At the same time, Council eased zoning rules to accommodate developers’ desired style of dwellings, which are taller, longer, wider, and often come with rooftop patios. These dwellings noticeably impact existing neighbourhoods.
Consequently, citizens have been constantly blindsided over the past 2 years by a reported 50 new and unexpected changes to the Zoning Bylaw, on which they previously relied for clarity and certainty about what sort of development they could expect.
All neighbourhoods are treated alike
Council’s changes are intended to affect all neighbourhoods the same way, regardless of the current differences between them.
On the contrary, responsible development is planned so as to celebrate the differences between neighbourhoods. For instance, “The City of Vancouver uses community plans to provide clear but flexible frameworks to guide positive change and development in neighbourhoods over a period of approximately 20 – 30 years….A community plan also recognizes the parts of the community valued by its citizens, and addresses the specific issues and initiatives of each area. Community plans are policy documents that provide guidance and direction on a variety of topics, from land use and urban design, to housing, transportation, and community facilities.”
Infill Roadmap 2.0
In Edmonton, instead of measuring the land-use effects of Infill Roadmap 1.0 on established neighbourhoods and using those measurements to develop a defensible long-term approach to Zoning Bylaw regulations based on the planning policies in The Way We Grow, Edmonton’s City Council has chosen to introduce Infill Roadmap 2.0, starting with the following motion:
“That in anticipation of Evolving Infill 2.0, Administration bring a framework to Committee for addressing areas where more diverse and affordable housing opportunities should be clustered – perhaps a “Missing Middle Overlay” (and/or base zone revisions) for mature areas where higher heights, smaller front setbacks, bigger building pockets and more flexibility for multi-family buildings could be warranted, such as: pre-war areas with taller existing homes, areas near transit nodes and corridors, areas with deteriorating housing stock that would benefit from revitalization, and/or areas with existing clustered ground-oriented multi-family zoning. Due Sept 6, 2017.”

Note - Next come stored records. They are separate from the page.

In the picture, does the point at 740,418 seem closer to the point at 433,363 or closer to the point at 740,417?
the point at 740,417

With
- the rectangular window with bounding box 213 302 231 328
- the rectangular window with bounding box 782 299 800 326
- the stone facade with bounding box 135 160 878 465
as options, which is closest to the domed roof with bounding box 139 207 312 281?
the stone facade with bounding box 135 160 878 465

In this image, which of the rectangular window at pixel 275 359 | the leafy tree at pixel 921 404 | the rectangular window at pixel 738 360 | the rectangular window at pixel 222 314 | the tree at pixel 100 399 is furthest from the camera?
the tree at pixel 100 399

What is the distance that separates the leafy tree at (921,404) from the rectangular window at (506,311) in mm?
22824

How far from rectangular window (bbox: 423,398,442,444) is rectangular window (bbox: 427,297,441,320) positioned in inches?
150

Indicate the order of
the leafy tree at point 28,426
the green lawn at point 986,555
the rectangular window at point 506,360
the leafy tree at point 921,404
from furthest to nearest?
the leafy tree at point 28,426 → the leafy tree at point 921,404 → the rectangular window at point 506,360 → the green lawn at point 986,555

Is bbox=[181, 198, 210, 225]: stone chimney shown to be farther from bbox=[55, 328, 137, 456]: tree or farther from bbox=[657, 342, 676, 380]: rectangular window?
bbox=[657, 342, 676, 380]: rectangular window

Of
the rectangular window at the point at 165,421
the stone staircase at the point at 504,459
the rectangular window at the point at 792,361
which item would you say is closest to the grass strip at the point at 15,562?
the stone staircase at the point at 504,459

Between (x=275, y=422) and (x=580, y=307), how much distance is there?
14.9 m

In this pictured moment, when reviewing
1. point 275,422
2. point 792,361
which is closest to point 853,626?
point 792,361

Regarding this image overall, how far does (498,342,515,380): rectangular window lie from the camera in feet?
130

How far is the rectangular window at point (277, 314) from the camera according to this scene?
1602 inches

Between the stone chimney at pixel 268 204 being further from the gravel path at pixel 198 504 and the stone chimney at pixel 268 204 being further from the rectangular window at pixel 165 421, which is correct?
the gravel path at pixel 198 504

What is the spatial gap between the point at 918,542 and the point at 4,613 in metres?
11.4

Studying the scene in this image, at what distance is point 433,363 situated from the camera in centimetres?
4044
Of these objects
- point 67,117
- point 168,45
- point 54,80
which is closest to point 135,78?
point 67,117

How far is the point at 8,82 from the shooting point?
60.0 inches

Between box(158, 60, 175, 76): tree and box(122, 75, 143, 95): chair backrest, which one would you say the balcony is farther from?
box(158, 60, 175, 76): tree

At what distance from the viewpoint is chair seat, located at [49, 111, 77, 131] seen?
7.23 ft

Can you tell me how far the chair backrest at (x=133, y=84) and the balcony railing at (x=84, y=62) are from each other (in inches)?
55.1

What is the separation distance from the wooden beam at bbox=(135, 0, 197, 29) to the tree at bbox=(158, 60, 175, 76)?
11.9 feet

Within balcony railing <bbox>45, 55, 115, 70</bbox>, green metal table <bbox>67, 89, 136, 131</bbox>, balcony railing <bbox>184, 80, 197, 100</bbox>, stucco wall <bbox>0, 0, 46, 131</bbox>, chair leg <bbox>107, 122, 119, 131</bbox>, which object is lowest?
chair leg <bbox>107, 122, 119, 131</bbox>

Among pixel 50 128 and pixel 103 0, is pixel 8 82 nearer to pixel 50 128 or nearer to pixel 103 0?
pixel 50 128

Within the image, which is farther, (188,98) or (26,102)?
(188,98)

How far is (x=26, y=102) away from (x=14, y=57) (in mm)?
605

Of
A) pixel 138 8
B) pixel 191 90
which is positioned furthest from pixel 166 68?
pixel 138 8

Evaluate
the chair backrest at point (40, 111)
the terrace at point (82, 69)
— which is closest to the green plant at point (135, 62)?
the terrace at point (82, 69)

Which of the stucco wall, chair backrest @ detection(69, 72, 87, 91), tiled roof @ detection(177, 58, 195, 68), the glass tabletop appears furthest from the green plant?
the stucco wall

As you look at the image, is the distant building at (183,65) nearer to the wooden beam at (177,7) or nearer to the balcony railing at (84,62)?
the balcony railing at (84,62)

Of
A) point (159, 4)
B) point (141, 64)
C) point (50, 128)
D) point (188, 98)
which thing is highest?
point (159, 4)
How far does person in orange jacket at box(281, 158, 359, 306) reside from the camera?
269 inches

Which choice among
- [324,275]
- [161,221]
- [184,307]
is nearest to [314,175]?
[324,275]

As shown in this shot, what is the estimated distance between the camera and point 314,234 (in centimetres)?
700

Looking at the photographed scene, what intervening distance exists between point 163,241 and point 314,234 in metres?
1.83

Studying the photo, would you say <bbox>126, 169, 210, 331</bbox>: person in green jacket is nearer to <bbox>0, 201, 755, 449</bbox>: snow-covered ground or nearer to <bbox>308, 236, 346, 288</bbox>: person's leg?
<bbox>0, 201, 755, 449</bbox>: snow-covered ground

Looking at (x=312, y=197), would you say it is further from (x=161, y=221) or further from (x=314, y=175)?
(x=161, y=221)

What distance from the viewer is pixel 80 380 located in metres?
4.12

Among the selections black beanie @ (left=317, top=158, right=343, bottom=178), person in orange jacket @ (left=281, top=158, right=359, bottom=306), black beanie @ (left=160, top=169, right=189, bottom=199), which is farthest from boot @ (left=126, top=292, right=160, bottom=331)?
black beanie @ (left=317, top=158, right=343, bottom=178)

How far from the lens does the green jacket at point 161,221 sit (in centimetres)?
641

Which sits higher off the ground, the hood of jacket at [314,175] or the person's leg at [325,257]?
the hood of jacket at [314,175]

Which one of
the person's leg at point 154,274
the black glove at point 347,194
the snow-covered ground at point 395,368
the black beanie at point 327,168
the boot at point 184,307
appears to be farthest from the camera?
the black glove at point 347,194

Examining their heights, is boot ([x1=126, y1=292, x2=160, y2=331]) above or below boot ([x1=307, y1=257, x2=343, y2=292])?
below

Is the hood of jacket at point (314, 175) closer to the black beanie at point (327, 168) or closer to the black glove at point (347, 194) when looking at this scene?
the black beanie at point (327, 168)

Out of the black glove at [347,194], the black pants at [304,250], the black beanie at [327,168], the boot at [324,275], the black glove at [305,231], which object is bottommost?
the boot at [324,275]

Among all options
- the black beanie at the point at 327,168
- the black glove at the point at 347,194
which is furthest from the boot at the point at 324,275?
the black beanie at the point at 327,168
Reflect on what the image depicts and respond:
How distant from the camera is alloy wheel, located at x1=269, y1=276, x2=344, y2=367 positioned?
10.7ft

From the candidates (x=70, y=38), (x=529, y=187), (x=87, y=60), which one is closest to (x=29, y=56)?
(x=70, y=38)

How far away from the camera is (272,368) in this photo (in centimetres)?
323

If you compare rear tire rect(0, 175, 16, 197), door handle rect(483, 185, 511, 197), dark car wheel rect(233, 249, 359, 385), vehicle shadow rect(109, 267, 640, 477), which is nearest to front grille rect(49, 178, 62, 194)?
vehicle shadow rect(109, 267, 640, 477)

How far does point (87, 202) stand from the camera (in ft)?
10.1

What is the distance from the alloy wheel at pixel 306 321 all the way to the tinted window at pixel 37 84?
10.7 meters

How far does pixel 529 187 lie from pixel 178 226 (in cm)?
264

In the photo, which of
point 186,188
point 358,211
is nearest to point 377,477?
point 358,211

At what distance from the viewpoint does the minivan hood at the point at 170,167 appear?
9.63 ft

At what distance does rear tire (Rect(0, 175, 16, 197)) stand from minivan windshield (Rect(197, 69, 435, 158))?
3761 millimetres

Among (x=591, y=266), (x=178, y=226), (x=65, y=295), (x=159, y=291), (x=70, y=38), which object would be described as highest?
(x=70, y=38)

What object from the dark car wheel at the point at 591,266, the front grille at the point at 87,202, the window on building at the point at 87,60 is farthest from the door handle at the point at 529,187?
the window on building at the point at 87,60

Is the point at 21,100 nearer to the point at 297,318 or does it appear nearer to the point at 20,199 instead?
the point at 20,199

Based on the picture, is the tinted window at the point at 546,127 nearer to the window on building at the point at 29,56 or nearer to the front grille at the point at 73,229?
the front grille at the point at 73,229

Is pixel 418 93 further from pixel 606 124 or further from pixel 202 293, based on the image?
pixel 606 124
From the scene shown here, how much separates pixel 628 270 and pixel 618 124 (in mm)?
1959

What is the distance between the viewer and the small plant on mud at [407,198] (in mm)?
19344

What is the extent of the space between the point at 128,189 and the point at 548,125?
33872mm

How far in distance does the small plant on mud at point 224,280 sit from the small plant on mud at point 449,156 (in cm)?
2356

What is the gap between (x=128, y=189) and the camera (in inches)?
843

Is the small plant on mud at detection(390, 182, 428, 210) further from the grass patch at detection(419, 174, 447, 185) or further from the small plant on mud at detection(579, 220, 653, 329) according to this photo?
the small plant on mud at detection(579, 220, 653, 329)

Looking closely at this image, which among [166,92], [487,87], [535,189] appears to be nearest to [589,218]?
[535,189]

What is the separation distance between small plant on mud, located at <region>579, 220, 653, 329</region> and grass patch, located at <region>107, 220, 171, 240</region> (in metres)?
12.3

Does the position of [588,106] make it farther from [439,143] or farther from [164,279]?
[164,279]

Says the Mayor, ” ‘If (the new approach) works, you can move it into those other mature neighbourhoods over time….’ ”
Unfortunately, Infill Roadmap 2.0 sounds like an experiment, not responsible governance. Furthermore, Infill Roadmap 2.0 promises to continue to focus attention on rapid, blanket Zoning Bylaw changes while ignoring the mandates in The Way We Grow for sensitive, meaningful planning and design.
It is true that Council is not required to undertake any of the projects in The Way We Grow (Municipal Government Act, s.637). But, by contrast, Council should not take on projects that subvert the planning principles in The Way We Grow and the Municipal Government Act, as the Infill Roadmaps do, by substituting rapid, unpredictable change for orderly development.
We call on City Council to adhere to the land-use planning policies in the Municipal Government Act and The Way We Grow and to ensure that Zoning Bylaw regulations reflect those policies, to support the public’s interest in orderly development, as required by the Municipal Government Act.